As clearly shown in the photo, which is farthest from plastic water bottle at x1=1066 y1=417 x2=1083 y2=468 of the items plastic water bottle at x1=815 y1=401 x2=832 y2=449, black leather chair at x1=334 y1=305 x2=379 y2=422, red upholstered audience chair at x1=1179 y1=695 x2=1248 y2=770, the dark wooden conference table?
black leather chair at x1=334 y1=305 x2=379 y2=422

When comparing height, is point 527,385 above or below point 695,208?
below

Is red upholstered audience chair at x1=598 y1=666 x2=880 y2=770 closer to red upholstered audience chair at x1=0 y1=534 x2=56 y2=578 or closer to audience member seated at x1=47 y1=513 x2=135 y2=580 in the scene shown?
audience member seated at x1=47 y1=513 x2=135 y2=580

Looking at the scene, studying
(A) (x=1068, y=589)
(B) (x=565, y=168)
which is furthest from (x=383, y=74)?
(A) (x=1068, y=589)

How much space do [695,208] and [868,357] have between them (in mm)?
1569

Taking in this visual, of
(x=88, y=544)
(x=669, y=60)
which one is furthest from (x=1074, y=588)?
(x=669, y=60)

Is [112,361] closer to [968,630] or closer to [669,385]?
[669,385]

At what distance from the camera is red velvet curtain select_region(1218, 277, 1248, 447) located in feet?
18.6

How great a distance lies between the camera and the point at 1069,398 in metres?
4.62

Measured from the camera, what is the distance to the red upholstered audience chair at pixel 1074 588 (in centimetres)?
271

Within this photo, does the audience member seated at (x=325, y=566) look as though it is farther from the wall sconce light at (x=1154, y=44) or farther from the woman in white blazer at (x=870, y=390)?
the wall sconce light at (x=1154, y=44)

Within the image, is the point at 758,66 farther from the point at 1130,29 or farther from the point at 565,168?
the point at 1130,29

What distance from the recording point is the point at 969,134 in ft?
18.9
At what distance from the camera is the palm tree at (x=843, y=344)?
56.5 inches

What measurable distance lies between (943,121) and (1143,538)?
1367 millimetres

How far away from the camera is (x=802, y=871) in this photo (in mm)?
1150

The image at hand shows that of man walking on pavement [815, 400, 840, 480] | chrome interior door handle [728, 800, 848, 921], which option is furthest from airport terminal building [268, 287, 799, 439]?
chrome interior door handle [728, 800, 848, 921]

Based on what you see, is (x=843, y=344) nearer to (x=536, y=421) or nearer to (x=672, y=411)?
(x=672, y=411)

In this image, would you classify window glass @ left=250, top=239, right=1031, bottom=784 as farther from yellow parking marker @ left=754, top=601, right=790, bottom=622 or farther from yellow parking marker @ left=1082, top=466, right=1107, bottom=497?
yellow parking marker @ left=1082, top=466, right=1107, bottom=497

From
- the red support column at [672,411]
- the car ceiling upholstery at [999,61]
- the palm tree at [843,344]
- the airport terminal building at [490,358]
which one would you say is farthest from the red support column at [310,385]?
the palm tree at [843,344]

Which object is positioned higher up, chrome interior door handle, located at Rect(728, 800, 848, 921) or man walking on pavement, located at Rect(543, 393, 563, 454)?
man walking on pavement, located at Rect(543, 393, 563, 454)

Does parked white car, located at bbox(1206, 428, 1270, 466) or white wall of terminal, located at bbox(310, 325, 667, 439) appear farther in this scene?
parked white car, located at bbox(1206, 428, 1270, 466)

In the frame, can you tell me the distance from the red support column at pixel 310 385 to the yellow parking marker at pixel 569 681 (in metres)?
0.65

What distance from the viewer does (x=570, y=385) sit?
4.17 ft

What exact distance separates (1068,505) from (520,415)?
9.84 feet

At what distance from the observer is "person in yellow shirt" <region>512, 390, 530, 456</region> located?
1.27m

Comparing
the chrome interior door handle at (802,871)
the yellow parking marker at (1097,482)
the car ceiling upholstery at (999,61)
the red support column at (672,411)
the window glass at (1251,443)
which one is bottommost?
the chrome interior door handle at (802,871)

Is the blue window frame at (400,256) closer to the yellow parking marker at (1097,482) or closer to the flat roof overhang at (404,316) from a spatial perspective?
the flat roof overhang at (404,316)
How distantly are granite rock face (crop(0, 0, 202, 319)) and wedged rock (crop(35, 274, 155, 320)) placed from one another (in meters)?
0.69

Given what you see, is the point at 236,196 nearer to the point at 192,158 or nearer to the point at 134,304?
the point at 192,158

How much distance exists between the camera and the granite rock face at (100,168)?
···
◆ **Given instruction**
Write every line of the rows above as a JSON list of strings, one string per line, skipping blank lines.

◆ **Exercise response**
[
  "As clearly shown in the photo, which is farthest from plastic water bottle at x1=1066 y1=417 x2=1083 y2=468 of the items plastic water bottle at x1=815 y1=401 x2=832 y2=449, black leather chair at x1=334 y1=305 x2=379 y2=422, red upholstered audience chair at x1=1179 y1=695 x2=1248 y2=770, the dark wooden conference table?",
  "black leather chair at x1=334 y1=305 x2=379 y2=422",
  "When comparing height, is point 527,385 above or below point 695,208?",
  "below",
  "Is red upholstered audience chair at x1=598 y1=666 x2=880 y2=770 closer to red upholstered audience chair at x1=0 y1=534 x2=56 y2=578 or closer to audience member seated at x1=47 y1=513 x2=135 y2=580 in the scene shown?",
  "audience member seated at x1=47 y1=513 x2=135 y2=580",
  "Looking at the scene, studying",
  "(A) (x=1068, y=589)",
  "(B) (x=565, y=168)",
  "which is furthest from (x=383, y=74)?",
  "(A) (x=1068, y=589)",
  "How much space do [695,208] and [868,357] have between them (in mm)?",
  "1569",
  "Taking in this visual, of",
  "(x=88, y=544)",
  "(x=669, y=60)",
  "which one is furthest from (x=1074, y=588)?",
  "(x=669, y=60)",
  "Is [112,361] closer to [968,630] or closer to [669,385]?",
  "[669,385]",
  "At what distance from the camera is red velvet curtain select_region(1218, 277, 1248, 447) located in feet?",
  "18.6",
  "How great a distance lies between the camera and the point at 1069,398 in metres?",
  "4.62",
  "Measured from the camera, what is the distance to the red upholstered audience chair at pixel 1074 588 (in centimetres)?",
  "271",
  "Within this photo, does the audience member seated at (x=325, y=566) look as though it is farther from the wall sconce light at (x=1154, y=44) or farther from the woman in white blazer at (x=870, y=390)?",
  "the wall sconce light at (x=1154, y=44)",
  "Within the image, is the point at 758,66 farther from the point at 1130,29 or farther from the point at 565,168?",
  "the point at 1130,29",
  "What distance from the recording point is the point at 969,134 in ft?",
  "18.9",
  "At what distance from the camera is the palm tree at (x=843, y=344)?",
  "56.5 inches",
  "What measurable distance lies between (943,121) and (1143,538)?",
  "1367 millimetres",
  "How far away from the camera is (x=802, y=871) in this photo (in mm)?",
  "1150",
  "The image at hand shows that of man walking on pavement [815, 400, 840, 480] | chrome interior door handle [728, 800, 848, 921], which option is furthest from airport terminal building [268, 287, 799, 439]?",
  "chrome interior door handle [728, 800, 848, 921]",
  "Based on what you see, is (x=843, y=344) nearer to (x=536, y=421) or nearer to (x=672, y=411)?",
  "(x=672, y=411)",
  "In this image, would you classify window glass @ left=250, top=239, right=1031, bottom=784 as farther from yellow parking marker @ left=754, top=601, right=790, bottom=622 or farther from yellow parking marker @ left=1082, top=466, right=1107, bottom=497?",
  "yellow parking marker @ left=1082, top=466, right=1107, bottom=497",
  "From",
  "- the red support column at [672,411]",
  "- the car ceiling upholstery at [999,61]",
  "- the palm tree at [843,344]",
  "- the airport terminal building at [490,358]",
  "which one would you say is farthest from the red support column at [310,385]?",
  "the palm tree at [843,344]",
  "Which object is positioned higher up, chrome interior door handle, located at Rect(728, 800, 848, 921) or man walking on pavement, located at Rect(543, 393, 563, 454)?",
  "man walking on pavement, located at Rect(543, 393, 563, 454)",
  "Does parked white car, located at bbox(1206, 428, 1270, 466) or white wall of terminal, located at bbox(310, 325, 667, 439) appear farther in this scene?",
  "parked white car, located at bbox(1206, 428, 1270, 466)",
  "In the frame, can you tell me the distance from the red support column at pixel 310 385 to the yellow parking marker at pixel 569 681 (in metres)?",
  "0.65",
  "What distance from the viewer does (x=570, y=385) sit?",
  "4.17 ft",
  "What exact distance separates (1068,505) from (520,415)?",
  "9.84 feet",
  "At what distance from the observer is \"person in yellow shirt\" <region>512, 390, 530, 456</region> located?",
  "1.27m",
  "Comparing",
  "the chrome interior door handle at (802,871)",
  "the yellow parking marker at (1097,482)",
  "the car ceiling upholstery at (999,61)",
  "the red support column at (672,411)",
  "the window glass at (1251,443)",
  "which one is bottommost?",
  "the chrome interior door handle at (802,871)",
  "Is the blue window frame at (400,256) closer to the yellow parking marker at (1097,482) or closer to the flat roof overhang at (404,316) from a spatial perspective?",
  "the flat roof overhang at (404,316)",
  "How distantly are granite rock face (crop(0, 0, 202, 319)) and wedged rock (crop(35, 274, 155, 320)) placed from one another (in meters)?",
  "0.69",
  "Given what you see, is the point at 236,196 nearer to the point at 192,158 or nearer to the point at 134,304?",
  "the point at 192,158",
  "How much distance exists between the camera and the granite rock face at (100,168)?"
]